The key is to do the work to get rid of negative thoughts and depression. CBT has been proven to be an effective way to control depression, but it takes a willingness to work on it and requires an element of support, as it is very difficult to do this alone.

I know how hard it is to be in the depths of depression; I’ve been there, with thoughts of being so miserable I wanted my life to end. Usually what happened to break that cycle was for me to find something else to focus on, and force myself to put time and effort into getting busy with that. Gradually I could feel myself in a bit of an upward spiral and with sheer determination I would climb up out of the deep, dark, pit where I had previously seen myself trapped. It was helpful to find something to work towards and to think about besides the bottom of that pit.

When I hear people say “I don’t believe in positive thinking” it makes me cringe, because I would not want to go back to that state where I was such a negative thinker. My life has improved 100% since I learned to see things in a different light and focus on positive thoughts every day.

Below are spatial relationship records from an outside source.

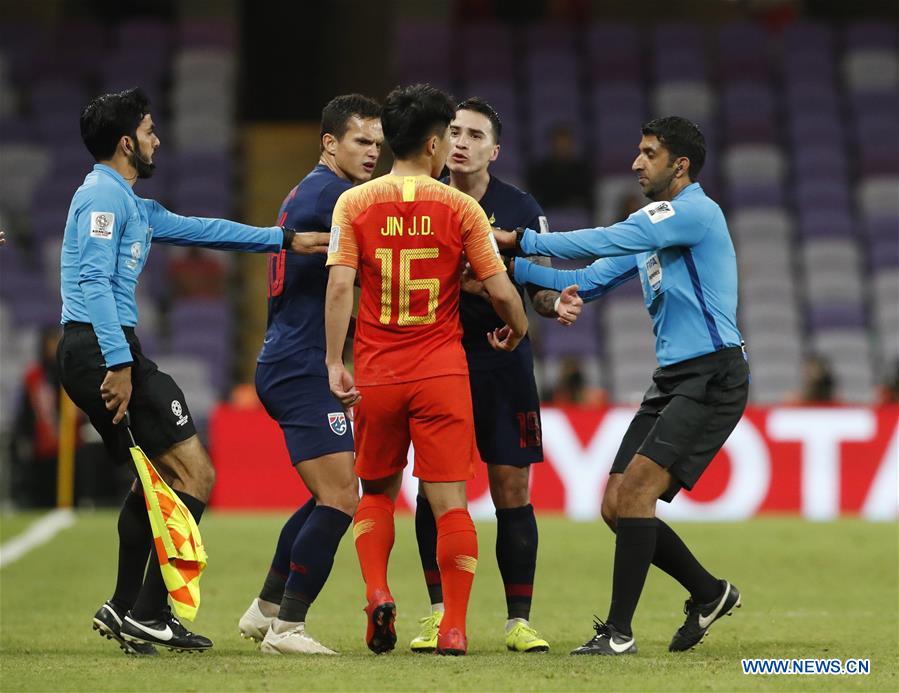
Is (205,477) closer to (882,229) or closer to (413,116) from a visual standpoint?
(413,116)

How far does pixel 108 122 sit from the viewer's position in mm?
→ 6727

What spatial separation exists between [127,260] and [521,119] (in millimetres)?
13806

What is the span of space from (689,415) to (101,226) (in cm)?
264

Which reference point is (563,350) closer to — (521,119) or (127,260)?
(521,119)

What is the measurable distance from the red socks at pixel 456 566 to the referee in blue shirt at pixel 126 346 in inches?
44.7

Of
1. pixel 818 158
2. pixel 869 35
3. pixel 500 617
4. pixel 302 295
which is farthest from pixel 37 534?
pixel 869 35

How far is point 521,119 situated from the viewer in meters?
20.0

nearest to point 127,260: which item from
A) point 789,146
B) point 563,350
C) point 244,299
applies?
point 563,350

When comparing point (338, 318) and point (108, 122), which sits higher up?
point (108, 122)

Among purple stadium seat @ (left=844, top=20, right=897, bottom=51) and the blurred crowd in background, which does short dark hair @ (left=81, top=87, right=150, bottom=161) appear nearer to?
the blurred crowd in background

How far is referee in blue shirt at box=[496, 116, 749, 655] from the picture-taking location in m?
6.61

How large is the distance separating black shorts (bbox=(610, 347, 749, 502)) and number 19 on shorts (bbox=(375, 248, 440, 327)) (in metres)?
1.11

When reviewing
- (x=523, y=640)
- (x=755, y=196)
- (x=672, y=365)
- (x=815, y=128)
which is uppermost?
(x=815, y=128)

I ask the question “What do you want more of in your life?” If the answer is love, peace, and joy, then I encourage people to do what it takes to reach out for those things which bring happiness.

Cancer is a cruel disease, but it can also teach us some valuable lessons. My experience has taught me to live one day at a time, and to pay attention to the good things in life. I have many positive emotions which feel so much better than the negative emotions I used to spend time with. Now when those negative emotions appear, I am able to process them and let them go, so they can be replaced with love, compassion, and forgiveness for me as well as for others.